Maritime Tradition und brüllende Moderne treffen in Singapur nicht nur bei seinem Wappentier aufeinander, sondern spiegeln auch die Suche des Stadtstaates nach einer Identität authentisch wider.

Gobbal trifft an diesem Abend zum ersten Mal in seinem Leben auf Merlion. Groß und majestätisch thront das Nationalsymbol Singapurs vor der hell beleuchteten Skyline im Süden der Insel; den Horizont dabei immer fest im Blick. Einzig die vielen Containerschiffe, welche unermüdlich die Frachthäfen anlaufen, trüben den einst so romantischen Postkartenblick. Maritime Tradition und brüllende Moderne – diese zwei vermeintlichen Gegensätze treffen nicht nur bei dem Fabelwesen aus Fisch und Löwe aufeinander, sondern spiegeln auch Singapurs Suche nach einer gemeinsamen Identität authentisch wider.

Obwohl er nun schon seit knapp zwei Jahren in dem südostasiatischen Stadtstaat lebt, hatte sich Gobbal bisher noch nie bis in das hiesige Hochhausviertel gewagt. „Selbst wenn ich einen Anzug trage, werden mir verachtende Blicke zugeworfen. Als Inder bin ich hier ein Mensch zweiter Klasse.“ Der 24-jährige IT-Spezialist hat sein bisheriges Leben in der indischen Metropole Mumbai nach dem Studienabschluss zurückgelassen.

Für einen vielversprechenden Job hat er einen Neuanfang in Singapur gewagt.
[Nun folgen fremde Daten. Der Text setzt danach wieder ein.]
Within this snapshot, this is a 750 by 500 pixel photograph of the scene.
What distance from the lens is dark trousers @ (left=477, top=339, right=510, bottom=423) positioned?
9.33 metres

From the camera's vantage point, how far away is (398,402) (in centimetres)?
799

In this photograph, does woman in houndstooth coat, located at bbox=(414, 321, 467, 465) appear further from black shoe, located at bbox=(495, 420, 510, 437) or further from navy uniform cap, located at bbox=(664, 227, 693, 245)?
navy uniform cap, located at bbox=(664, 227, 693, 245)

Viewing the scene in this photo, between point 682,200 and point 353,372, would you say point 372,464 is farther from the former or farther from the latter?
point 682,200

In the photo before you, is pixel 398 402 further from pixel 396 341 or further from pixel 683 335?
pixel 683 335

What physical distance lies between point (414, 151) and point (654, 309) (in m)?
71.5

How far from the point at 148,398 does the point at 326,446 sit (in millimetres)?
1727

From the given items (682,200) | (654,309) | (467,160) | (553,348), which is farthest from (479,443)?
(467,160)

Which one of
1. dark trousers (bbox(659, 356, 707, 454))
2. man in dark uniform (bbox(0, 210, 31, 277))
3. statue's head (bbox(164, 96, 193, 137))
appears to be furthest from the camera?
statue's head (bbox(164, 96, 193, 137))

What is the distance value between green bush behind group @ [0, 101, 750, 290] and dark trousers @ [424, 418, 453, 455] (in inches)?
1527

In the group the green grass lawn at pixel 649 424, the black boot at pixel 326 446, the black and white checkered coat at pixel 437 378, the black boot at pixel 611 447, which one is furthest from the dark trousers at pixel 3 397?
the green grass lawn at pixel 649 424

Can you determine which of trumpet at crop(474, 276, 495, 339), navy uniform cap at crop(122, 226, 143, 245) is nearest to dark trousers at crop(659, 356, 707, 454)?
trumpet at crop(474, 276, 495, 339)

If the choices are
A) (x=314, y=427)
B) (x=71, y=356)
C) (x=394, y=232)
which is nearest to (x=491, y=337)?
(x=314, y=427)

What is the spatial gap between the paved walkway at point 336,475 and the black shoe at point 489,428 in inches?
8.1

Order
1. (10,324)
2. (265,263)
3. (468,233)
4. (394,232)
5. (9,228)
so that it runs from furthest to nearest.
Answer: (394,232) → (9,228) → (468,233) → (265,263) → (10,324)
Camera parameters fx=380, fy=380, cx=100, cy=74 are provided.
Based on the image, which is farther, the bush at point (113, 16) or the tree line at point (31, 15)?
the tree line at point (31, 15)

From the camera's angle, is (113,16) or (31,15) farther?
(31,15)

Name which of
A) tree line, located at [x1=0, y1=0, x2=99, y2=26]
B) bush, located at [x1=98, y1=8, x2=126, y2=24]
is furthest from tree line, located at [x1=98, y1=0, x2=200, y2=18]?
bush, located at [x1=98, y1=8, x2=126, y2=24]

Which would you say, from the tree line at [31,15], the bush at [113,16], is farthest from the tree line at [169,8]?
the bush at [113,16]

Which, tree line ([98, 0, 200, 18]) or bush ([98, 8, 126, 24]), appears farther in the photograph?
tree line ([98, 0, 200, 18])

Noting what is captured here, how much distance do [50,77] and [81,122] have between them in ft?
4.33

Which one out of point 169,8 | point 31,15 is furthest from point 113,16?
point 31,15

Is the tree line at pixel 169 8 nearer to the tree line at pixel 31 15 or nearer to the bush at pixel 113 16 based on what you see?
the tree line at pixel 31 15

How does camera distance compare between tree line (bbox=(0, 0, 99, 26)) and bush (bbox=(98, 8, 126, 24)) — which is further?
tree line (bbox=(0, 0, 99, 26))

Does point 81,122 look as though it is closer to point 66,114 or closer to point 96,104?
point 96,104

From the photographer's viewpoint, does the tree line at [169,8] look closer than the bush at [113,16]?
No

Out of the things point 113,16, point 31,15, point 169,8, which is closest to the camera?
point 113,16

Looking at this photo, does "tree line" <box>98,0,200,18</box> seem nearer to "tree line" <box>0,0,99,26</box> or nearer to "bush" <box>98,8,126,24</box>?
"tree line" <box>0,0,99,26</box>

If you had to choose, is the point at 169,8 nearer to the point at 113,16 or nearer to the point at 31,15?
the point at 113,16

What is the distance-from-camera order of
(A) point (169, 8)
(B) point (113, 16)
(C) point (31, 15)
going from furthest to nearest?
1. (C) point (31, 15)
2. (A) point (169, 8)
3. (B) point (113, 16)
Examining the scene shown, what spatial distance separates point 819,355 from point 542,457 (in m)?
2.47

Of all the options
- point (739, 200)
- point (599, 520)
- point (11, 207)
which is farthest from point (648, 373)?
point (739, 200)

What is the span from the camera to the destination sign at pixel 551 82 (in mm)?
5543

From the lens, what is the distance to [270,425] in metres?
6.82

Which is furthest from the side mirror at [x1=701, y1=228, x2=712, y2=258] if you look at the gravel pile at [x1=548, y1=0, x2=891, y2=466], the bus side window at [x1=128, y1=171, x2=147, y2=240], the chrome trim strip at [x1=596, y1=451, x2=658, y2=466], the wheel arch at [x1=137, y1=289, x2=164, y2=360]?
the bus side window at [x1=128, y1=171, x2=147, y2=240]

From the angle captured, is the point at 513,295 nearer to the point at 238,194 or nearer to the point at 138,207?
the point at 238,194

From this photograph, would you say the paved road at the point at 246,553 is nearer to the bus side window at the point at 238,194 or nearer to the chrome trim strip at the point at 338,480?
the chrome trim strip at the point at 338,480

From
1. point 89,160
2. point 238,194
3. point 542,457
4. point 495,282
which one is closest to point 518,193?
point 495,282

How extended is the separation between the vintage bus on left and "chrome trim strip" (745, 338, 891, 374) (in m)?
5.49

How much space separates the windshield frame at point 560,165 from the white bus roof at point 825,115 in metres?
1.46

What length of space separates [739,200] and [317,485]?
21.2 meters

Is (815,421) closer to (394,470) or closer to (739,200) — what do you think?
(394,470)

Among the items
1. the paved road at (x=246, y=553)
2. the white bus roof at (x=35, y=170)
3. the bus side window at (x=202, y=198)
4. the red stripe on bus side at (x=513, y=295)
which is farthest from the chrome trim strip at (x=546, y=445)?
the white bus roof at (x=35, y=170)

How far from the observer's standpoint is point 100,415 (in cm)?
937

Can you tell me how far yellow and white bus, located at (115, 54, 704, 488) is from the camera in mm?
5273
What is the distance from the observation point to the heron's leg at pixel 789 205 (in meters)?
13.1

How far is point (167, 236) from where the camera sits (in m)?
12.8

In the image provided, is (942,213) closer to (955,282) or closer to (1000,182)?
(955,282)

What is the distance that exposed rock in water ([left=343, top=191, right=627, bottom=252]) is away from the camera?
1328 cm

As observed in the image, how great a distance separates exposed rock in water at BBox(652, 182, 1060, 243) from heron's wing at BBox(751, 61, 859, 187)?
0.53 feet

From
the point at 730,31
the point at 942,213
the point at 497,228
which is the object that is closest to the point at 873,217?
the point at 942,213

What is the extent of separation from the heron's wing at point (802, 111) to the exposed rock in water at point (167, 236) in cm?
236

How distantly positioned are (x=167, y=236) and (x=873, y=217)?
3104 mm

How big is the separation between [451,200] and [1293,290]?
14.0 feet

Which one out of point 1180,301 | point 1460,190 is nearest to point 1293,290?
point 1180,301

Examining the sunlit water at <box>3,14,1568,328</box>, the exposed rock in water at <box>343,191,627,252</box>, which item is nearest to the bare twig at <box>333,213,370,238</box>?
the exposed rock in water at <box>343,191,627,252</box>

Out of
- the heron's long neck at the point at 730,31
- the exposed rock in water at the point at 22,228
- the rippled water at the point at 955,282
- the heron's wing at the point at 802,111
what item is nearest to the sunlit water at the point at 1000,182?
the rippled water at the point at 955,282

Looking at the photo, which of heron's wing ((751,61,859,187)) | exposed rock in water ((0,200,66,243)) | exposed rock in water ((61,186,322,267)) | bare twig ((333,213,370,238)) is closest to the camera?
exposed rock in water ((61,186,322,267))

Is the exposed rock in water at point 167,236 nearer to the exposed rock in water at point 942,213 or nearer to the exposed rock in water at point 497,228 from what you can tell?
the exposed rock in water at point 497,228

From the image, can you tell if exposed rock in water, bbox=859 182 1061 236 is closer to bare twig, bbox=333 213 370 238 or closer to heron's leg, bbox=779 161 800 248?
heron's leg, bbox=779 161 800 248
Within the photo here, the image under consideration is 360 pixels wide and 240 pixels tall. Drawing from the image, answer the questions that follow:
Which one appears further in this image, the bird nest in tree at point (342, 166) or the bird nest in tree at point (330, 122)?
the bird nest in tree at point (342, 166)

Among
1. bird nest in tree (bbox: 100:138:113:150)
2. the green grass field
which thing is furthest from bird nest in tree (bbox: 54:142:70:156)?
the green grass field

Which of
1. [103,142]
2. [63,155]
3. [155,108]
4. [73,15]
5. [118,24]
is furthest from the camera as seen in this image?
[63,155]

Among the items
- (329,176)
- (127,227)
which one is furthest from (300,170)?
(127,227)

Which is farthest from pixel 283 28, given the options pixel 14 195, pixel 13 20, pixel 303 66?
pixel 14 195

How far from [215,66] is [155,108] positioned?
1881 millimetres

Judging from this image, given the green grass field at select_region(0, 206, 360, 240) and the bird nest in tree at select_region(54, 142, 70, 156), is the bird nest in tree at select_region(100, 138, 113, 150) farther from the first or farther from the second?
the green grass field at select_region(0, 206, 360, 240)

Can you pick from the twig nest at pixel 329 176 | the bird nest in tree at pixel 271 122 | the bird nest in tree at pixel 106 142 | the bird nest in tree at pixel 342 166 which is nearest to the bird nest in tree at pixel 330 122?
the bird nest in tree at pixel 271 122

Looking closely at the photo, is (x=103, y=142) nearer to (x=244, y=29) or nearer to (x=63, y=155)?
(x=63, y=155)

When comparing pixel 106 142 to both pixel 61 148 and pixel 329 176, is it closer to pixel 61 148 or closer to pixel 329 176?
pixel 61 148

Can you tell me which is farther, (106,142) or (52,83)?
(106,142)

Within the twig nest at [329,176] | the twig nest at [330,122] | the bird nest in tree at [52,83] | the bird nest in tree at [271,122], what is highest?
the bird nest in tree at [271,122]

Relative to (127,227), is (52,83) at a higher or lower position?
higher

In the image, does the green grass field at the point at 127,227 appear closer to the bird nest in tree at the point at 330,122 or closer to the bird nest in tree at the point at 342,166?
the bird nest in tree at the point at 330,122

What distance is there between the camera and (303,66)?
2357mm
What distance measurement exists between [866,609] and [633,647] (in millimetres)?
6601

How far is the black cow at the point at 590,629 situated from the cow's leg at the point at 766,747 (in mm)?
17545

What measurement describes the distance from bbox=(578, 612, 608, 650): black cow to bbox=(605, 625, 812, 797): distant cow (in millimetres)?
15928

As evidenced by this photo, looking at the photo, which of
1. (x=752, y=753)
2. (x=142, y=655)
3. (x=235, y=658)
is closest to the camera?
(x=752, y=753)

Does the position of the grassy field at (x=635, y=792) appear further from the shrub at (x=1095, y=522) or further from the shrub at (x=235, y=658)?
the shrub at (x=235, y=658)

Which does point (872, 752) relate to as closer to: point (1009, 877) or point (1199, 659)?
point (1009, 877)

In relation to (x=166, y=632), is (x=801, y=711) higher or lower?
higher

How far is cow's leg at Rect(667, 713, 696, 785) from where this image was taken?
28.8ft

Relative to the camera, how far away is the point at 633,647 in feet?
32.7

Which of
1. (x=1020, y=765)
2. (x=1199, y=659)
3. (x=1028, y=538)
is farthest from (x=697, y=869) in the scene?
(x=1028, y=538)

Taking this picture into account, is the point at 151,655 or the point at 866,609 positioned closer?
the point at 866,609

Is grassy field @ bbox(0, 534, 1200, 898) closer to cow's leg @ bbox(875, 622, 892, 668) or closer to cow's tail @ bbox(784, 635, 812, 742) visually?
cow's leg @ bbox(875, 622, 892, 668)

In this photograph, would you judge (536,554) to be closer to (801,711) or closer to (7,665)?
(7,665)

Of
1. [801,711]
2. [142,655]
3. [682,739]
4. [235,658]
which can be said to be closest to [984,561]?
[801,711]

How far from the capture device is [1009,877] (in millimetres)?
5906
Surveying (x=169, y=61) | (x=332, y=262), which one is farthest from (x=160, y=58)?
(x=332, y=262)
Neben westlicher Kleidung und Andenken an die Heimat hatte Gobbal auch die Hoffnung auf eine bessere Zukunft für sich und seine Familie im Gepäck. „Im Vergleich zu Indien verdiene ich hier viel mehr Geld, aber genügend bleibt uns davon trotzdem nicht übrig“, klagt er. „Miete und Lebenskosten steigen ständig an und den Großteil meines Einkommens schicke ich zu meinen Verwandten nach Mumbai.“

Gobbal lebt mit seiner Frau und dem einjährigen Sohn in einer kleinen Wohnung in einem anonymen Hochhaus in Little India, einem bevölkerungsreichen Bezirk nahe der Stadt. Zwei der vier Zimmer vermietet er regelmäßig an Praktikanten, um monatlich über die Runden kommen zu können. Der kleinen Familie bleibt so nur ihr Schlafzimmer als einziger Rückzugsraum.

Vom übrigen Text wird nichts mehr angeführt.